NATCA Safety Committee Chairman Steve Hansen (left), with Safety Culture Action Team Lead Jo Strang and Tony Manzione, the ATO's Partnership for Safety team lead.

Editor's Note: The following is an article collaboratively produced by NATCA and Air Traffic Organization (ATO) Communications.


Last winter, the Department of Transportation (DOT) issued an IdeaHub challenge to employees, asking them, “What can we do at DOT to integrate the new Safety Policy into our daily work?” ATO’s Partnership for Safety team lead Tony Manzione submitted a response suggesting the creation of collaborative local safety councils.

The idea came from the work Manzione was doing on the Partnership for Safety initiative with NATCA co-lead and Safety Committee Chairman Steve Hansen.

Designed to fuel collaboration between management and labor to resolve local safety concerns, the Partnership for Safety team had been working to establish local safety councils made up of management and labor representatives at air traffic control facilities.

“We realized we had all this great safety data and wanted to find a way to get it into the hands of the local facilities,” Hansen said. “When facilities create their own collaborative local safety council, they are given access to safety data collected by the MITRE Corporation and through the Air Traffic Safety Action Program (ATSAP) that is not otherwise available. The de-identified data allows them to look for trends and learn from others.”

The idea of local safety councils intrigued the DOT Safety Council, which invited Manzione and Hansen to brief it on the concept in June.
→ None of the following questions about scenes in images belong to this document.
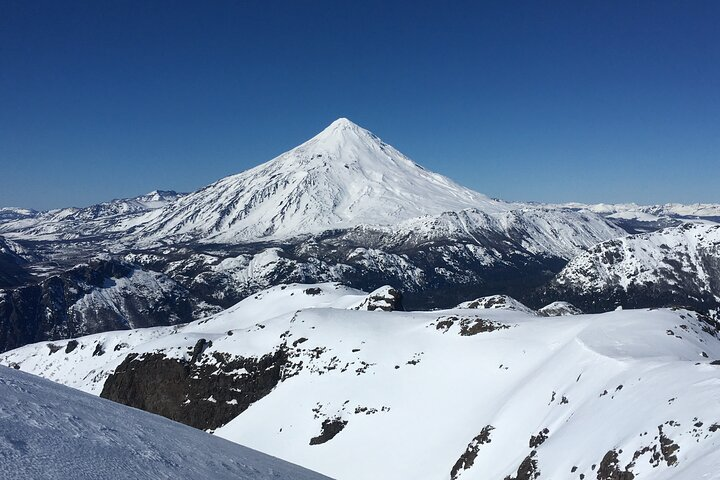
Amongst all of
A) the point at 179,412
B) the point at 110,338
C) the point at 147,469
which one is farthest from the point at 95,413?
the point at 110,338

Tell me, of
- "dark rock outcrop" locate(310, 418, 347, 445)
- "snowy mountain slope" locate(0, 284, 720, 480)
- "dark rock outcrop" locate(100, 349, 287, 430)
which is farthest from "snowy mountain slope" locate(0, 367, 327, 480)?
"dark rock outcrop" locate(100, 349, 287, 430)

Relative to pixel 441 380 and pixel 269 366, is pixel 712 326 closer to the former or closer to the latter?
pixel 441 380

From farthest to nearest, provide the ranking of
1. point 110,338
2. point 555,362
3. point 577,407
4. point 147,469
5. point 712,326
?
point 110,338, point 712,326, point 555,362, point 577,407, point 147,469

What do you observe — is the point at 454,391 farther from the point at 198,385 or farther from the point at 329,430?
the point at 198,385

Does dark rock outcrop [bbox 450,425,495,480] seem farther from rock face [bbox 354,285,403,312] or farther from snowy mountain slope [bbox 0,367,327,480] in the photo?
rock face [bbox 354,285,403,312]

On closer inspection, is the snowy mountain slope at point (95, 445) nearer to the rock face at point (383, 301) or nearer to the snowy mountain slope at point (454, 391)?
the snowy mountain slope at point (454, 391)

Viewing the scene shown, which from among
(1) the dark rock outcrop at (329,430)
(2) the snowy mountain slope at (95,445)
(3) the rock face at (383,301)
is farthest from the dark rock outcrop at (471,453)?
(3) the rock face at (383,301)
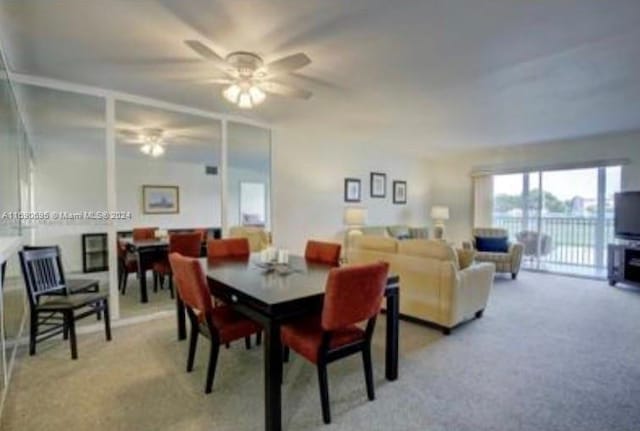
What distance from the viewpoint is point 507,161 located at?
6.93 metres

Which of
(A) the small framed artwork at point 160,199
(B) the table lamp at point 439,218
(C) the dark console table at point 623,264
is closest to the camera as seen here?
(A) the small framed artwork at point 160,199

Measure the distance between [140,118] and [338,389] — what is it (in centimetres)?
375

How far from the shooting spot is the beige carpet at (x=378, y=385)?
6.62ft

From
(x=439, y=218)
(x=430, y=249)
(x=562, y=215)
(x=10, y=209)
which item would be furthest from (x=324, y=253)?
(x=562, y=215)

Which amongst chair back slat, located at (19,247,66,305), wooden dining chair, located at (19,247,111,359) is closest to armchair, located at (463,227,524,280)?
wooden dining chair, located at (19,247,111,359)

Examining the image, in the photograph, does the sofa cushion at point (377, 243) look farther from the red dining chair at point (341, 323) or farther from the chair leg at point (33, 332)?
the chair leg at point (33, 332)

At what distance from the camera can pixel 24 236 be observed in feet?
11.3

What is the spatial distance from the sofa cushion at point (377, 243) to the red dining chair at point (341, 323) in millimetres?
1685

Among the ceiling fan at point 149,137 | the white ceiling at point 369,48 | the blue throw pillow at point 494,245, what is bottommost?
the blue throw pillow at point 494,245

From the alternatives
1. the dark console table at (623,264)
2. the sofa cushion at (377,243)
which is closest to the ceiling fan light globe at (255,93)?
the sofa cushion at (377,243)

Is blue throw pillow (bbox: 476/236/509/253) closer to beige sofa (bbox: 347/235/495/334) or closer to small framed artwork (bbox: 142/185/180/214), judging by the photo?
beige sofa (bbox: 347/235/495/334)

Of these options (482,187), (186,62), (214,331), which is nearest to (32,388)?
(214,331)

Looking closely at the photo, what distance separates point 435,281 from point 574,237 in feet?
15.3

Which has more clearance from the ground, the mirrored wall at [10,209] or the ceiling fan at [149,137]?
the ceiling fan at [149,137]
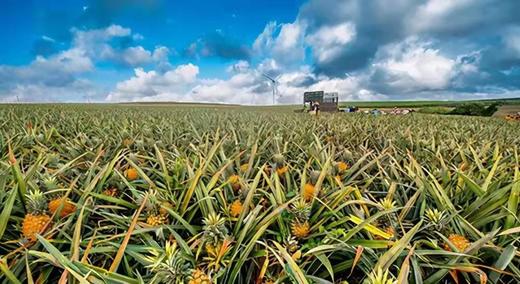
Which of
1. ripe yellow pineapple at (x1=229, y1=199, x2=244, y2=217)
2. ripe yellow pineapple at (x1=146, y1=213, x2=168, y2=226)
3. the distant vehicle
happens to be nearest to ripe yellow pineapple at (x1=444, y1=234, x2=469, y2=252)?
ripe yellow pineapple at (x1=229, y1=199, x2=244, y2=217)

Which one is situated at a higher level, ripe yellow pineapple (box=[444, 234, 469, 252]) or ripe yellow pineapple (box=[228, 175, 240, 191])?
ripe yellow pineapple (box=[228, 175, 240, 191])

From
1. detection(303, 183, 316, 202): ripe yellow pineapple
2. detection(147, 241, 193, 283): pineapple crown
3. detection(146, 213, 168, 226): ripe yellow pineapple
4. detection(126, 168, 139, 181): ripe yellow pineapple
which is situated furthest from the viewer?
detection(126, 168, 139, 181): ripe yellow pineapple

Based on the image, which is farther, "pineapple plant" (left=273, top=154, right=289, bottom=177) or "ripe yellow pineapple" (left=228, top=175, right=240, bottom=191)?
"pineapple plant" (left=273, top=154, right=289, bottom=177)

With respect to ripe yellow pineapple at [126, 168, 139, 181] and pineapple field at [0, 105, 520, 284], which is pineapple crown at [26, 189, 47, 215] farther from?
ripe yellow pineapple at [126, 168, 139, 181]

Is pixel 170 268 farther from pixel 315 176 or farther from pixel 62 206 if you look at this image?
pixel 315 176

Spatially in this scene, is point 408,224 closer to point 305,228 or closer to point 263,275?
point 305,228

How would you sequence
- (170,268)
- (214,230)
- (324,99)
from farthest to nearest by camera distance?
(324,99) → (214,230) → (170,268)

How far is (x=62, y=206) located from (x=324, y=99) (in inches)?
1287

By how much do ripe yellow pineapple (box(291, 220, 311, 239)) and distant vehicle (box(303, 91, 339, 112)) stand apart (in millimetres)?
29424

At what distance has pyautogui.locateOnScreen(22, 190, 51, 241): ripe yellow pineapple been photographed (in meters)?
1.01

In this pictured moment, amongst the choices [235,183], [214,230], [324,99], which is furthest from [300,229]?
[324,99]

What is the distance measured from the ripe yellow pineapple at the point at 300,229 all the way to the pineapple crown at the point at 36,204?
0.94 m

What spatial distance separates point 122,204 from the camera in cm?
126

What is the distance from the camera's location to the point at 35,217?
1.05 m
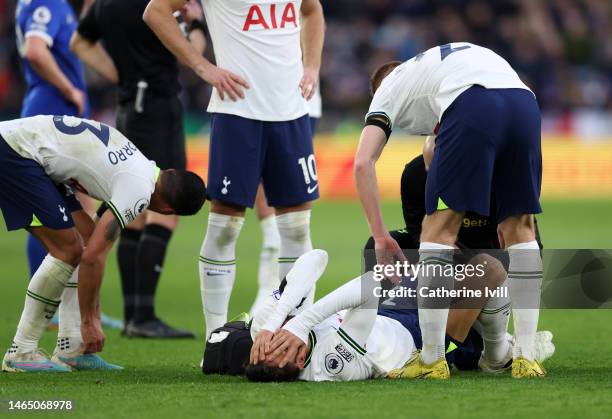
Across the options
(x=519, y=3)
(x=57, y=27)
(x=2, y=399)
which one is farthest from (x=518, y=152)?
(x=519, y=3)

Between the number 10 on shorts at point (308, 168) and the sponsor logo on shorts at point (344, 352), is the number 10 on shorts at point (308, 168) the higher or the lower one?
the higher one

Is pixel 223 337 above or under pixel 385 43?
under

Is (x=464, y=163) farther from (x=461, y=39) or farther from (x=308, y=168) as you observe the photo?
(x=461, y=39)

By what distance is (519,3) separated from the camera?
24328 mm

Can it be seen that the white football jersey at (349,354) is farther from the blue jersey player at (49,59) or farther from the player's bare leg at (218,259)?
the blue jersey player at (49,59)

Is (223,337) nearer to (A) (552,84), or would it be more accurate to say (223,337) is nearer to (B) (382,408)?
(B) (382,408)

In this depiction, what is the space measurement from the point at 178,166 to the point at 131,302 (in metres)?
1.03

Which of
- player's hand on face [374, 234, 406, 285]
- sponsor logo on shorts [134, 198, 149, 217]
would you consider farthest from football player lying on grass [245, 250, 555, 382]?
Answer: sponsor logo on shorts [134, 198, 149, 217]

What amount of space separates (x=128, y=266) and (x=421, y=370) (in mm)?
3257

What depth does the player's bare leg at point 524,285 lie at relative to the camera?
17.3ft

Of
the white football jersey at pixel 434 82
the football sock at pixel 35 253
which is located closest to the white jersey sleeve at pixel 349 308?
the white football jersey at pixel 434 82

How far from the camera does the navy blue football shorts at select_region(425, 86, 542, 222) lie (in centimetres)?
509

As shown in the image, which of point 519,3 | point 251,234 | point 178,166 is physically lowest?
point 251,234

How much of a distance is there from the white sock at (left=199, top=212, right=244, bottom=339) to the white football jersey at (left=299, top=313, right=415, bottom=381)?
0.98m
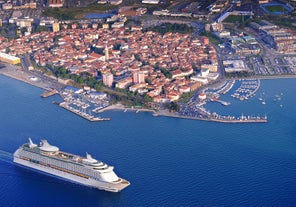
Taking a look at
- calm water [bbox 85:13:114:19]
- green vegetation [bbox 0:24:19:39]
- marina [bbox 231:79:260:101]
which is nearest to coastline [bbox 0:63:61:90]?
green vegetation [bbox 0:24:19:39]

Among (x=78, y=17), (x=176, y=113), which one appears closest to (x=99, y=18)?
(x=78, y=17)

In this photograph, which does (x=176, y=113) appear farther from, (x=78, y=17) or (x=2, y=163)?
(x=78, y=17)

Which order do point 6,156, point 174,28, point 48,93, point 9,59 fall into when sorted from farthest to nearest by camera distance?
point 174,28 < point 9,59 < point 48,93 < point 6,156

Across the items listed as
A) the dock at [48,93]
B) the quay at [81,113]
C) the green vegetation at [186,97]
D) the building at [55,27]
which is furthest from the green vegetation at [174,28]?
the quay at [81,113]

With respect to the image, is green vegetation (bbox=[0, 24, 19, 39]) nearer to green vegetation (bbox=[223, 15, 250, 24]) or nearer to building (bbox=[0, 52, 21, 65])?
building (bbox=[0, 52, 21, 65])

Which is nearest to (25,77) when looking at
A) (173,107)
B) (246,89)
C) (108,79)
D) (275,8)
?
(108,79)

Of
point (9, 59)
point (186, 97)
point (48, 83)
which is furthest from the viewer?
point (9, 59)

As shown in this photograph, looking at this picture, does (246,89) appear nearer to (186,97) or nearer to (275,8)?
(186,97)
The DOT Safety Council is a multi-agency team consisting of administrators, chief safety officers and other safety leaders from the department’s operating administrations.

“We hope to generate additional energy around this model for enhancing safety throughout DOT,” said Safety Culture Action Team Lead Jo Strang in a letter to NATCA President Paul Rinaldi and ATO Chief Operating Officer David Grizzle.

“We are honored, but the recognition is not about us,” Manzione said. “We just represent all of the people engaged in local safety councils who are already working to take us to the next level of safety.  It is about collaboration, and local action on local issues.”


Manzione (left), Hansen and Tony Fazio, director of the FAA's Office of Accident Investigation and Prevention.